Work instruction 1:
According to the conference summary, who moderated the "FASB Update" general session?
Work instruction 2:
Output the passage of the conference summary starting with "The first general" and going on through "for Xerox Corp.".
Work instruction 3:
Write the next part of the conference summary, picking up after its final sentence.
[[ Excerpt open ]]
Financial Executives International (FEI) presents:

26th Annual Current Financial Reporting Issues (CFRI)

November 12-13, 2007, Marriott Marquis, New York City

 

Financial Executive’s editors attended the two-day conference and have distilled some key points from several of the sessions. Obviously, this is only a small part of what those who attended the conference have learned. See also "KPMG Defining Issues: FEI Financial Reporting Conference" under "Other Summaries" below. 

 

DAY ONE

FEI President and CEO Michael P. Cangemi opened the Current Financial Reporting Issues conference remarking that “as 2008 looms, the entire subject of accounting standards seems to be somewhat in flux. FASB and IASB are working closely with each other doing joint projects and working towards common standards, but the results aren’t yet fully discernable.”
Indeed, he added, “this uncertainty is compounding the concerns that preparers, [of financial statements] in general, have about resources.” As an example of pressure on resources, Cangemi noted, “Subject matter experts are required in many aspects of accounting – citing financial instruments, pensions, business combinations, among others.

Along with tight resources, he said, “the compliance burdens of Sarbanes-Oxley are still with us and it remains to be seen if [PCAOB’s] Auditing Standard No. 5. (AS5) will indeed present an improvement over its predecessor [AS2].”

Marsha L. Hunt, vice president and corporate controller of Cummins Inc. and the 2007conference chair, welcomed those in attendance and gave an overview of the sessions that would be presented over the next two days.

The first general session, “FASB Update,” featured FASB Chairman Robert H. Herz, IASB Vice Chairman Thomas E. Jones and Russell Golden, director Technical Application and Implementation Activities for FASB, providing updates of key issues. The session was moderated by Gary Kabureck, vice president and chief accounting officer for Xerox Corp.

 

One sign of what’s going on with FASB/IASB, noted Herz, is that the two organizations are giving more presentations together about shared accounting standards, as well as working on more joint projects. The duo of Herz and Jones has been speaking in the world’s major markets – about progress of reaching their “ultimate goal of a single set of high quality standards around the world.”
[[ Excerpt closed ]]
[[ Extracted information open ]]
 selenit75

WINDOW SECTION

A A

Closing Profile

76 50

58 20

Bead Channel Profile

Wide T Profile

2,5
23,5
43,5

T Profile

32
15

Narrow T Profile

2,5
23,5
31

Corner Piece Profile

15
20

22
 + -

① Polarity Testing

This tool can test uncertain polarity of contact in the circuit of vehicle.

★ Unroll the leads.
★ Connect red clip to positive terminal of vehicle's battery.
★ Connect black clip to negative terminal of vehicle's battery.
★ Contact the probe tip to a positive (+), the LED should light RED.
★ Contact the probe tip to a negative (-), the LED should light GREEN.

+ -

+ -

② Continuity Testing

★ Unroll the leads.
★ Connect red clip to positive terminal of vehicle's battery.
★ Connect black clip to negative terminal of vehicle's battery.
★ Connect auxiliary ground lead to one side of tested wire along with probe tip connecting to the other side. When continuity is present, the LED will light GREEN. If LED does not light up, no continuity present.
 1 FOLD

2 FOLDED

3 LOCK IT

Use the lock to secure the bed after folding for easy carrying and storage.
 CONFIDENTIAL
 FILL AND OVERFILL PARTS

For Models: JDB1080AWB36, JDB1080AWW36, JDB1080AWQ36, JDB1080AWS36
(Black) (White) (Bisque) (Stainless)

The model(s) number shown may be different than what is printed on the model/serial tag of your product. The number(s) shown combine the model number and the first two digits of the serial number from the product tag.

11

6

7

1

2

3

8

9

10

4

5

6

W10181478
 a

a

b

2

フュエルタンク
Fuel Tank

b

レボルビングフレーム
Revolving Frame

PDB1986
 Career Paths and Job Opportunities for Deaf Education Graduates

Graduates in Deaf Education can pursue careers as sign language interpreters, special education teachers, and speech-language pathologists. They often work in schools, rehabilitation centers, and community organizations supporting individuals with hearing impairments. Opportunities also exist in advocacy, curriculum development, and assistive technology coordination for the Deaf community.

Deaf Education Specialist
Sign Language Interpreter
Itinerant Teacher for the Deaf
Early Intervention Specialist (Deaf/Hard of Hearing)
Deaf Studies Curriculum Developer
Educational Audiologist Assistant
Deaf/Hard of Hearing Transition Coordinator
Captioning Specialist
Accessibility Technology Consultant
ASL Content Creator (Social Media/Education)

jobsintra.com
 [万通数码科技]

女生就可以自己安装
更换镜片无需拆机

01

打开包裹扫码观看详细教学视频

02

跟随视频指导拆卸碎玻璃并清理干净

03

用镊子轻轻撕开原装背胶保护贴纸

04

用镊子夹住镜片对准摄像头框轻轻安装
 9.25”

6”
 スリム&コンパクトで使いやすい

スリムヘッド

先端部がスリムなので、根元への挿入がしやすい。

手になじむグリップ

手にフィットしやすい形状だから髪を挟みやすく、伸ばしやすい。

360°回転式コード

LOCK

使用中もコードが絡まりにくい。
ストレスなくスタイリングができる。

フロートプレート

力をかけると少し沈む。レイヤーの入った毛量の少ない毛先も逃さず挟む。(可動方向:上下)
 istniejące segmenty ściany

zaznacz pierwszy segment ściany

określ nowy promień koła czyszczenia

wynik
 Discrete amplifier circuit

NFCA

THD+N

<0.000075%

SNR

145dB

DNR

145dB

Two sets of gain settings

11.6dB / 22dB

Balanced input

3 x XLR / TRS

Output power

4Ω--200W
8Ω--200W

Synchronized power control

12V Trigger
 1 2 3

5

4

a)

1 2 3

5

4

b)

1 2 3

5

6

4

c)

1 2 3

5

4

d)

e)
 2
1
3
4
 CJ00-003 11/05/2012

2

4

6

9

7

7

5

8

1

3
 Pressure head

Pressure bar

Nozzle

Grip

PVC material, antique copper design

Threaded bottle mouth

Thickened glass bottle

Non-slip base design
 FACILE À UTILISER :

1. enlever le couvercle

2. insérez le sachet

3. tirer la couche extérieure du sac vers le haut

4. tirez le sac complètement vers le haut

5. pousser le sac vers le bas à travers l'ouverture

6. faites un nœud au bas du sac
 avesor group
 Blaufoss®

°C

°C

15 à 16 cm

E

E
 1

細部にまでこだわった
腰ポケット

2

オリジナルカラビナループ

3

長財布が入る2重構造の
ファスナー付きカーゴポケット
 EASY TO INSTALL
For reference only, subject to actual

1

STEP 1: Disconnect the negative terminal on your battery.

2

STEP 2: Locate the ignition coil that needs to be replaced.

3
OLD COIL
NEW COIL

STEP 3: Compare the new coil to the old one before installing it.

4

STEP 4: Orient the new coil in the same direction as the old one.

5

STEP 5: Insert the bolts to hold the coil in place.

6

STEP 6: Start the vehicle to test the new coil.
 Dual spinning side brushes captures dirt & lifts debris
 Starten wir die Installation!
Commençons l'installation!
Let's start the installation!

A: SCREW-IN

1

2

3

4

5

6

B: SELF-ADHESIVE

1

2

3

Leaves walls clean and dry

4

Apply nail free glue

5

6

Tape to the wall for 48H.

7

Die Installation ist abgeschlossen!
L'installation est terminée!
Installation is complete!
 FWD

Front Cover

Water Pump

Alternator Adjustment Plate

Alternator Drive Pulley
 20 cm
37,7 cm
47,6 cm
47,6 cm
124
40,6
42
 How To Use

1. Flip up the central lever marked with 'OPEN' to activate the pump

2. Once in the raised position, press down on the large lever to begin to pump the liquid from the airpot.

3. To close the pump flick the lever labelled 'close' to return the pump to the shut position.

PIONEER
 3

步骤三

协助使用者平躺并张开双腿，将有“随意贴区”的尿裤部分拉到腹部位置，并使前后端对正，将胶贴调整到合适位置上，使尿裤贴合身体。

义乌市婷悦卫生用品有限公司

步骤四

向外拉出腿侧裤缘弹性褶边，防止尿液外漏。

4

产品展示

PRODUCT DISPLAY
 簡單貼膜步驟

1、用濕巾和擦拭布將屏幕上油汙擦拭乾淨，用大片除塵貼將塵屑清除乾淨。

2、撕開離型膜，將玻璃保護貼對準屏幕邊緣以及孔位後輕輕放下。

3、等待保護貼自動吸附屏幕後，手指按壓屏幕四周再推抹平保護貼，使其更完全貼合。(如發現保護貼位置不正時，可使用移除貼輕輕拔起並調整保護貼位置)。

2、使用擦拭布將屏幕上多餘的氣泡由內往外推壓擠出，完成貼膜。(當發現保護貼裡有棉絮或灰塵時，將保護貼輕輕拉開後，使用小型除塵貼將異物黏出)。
[[ Extracted information closed ]]
Answer space 1:
Gary Kabureck, vice president and chief accounting officer for Xerox Corp., moderated it.

Answer space 2:
The first general session, “FASB Update,” featured FASB Chairman Robert H. Herz, IASB Vice Chairman Thomas E. Jones and Russell Golden, director Technical Application and Implementation Activities for FASB, providing updates of key issues. The session was moderated by Gary Kabureck, vice president and chief accounting officer for Xerox Corp.

Answer space 3:
 

Globalization of capital markets, he said, is a market-driven force, and the convergence of accounting standards would support the global markets. Benefits of shared standards include: a global language for global capital markets, attracting investment through transparency, reducing the cost of capital, increasing worldwide investment and reducing costs.

 

He traced the steps from the 2005 “roadmap” introduced by then SEC Chief Accountant Don Nicolaisen that involved dropping the reconciliation requirement to U.S. GAAP for foreign filers, the 2006 Memorandum of Understanding (MoU), indicated milestones reached, current projects and projections.

Jones quipped, “Our job is to make sure the pain is shared equally.” Jones also discussed progress from the global perspectives and noted some areas where divisions remain, particularly those countries that have carved out sections of IFRS. On a separate, but corresponding note, Jones said he expects the SEC to approve the measure to allow foreign filers in the U.S. to file in IFRS [when it votes on November 15] and not have to reconcile to U.S. GAAP.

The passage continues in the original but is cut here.